### Exercise input
────

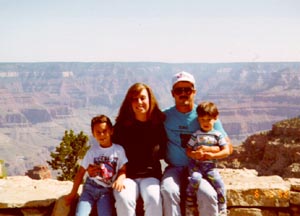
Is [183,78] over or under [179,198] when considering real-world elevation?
over

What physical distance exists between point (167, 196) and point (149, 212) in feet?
0.98

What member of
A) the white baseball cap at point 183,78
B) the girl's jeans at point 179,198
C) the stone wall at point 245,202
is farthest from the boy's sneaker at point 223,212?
the white baseball cap at point 183,78

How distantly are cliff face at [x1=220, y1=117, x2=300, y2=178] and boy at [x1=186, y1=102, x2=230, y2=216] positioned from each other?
52624 mm

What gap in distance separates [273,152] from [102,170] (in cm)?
6512

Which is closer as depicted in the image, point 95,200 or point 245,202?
point 95,200

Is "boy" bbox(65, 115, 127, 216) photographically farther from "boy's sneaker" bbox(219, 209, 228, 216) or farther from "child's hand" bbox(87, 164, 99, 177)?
"boy's sneaker" bbox(219, 209, 228, 216)

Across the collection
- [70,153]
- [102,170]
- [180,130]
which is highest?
[70,153]

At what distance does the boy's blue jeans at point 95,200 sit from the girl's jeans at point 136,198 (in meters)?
0.22

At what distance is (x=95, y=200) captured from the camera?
18.3ft

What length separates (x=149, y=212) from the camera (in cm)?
527

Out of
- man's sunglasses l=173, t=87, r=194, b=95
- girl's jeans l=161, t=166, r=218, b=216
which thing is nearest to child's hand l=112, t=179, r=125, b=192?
girl's jeans l=161, t=166, r=218, b=216

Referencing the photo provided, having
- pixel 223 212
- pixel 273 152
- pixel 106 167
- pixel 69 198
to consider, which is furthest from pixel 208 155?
pixel 273 152

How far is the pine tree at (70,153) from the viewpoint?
33094mm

────

### The task
Copy out word for word the lines of the records from the one containing "Across the collection" through the end of the records, inclusive.

### Written answer
Across the collection
- [70,153]
- [102,170]
- [180,130]
which is highest?
[70,153]

At what distance does the boy's blue jeans at point 95,200 sit from the girl's jeans at point 136,198 (in meters)?
0.22

At what distance is (x=95, y=200) captured from the camera?
18.3ft

What length separates (x=149, y=212) from the camera (in cm)?
527

Out of
- man's sunglasses l=173, t=87, r=194, b=95
- girl's jeans l=161, t=166, r=218, b=216
which thing is nearest to child's hand l=112, t=179, r=125, b=192?
girl's jeans l=161, t=166, r=218, b=216

Referencing the photo provided, having
- pixel 223 212
- pixel 273 152
- pixel 106 167
- pixel 69 198
to consider, which is furthest from pixel 208 155?
pixel 273 152

How far is the pine tree at (70,153) from the viewpoint?
33094mm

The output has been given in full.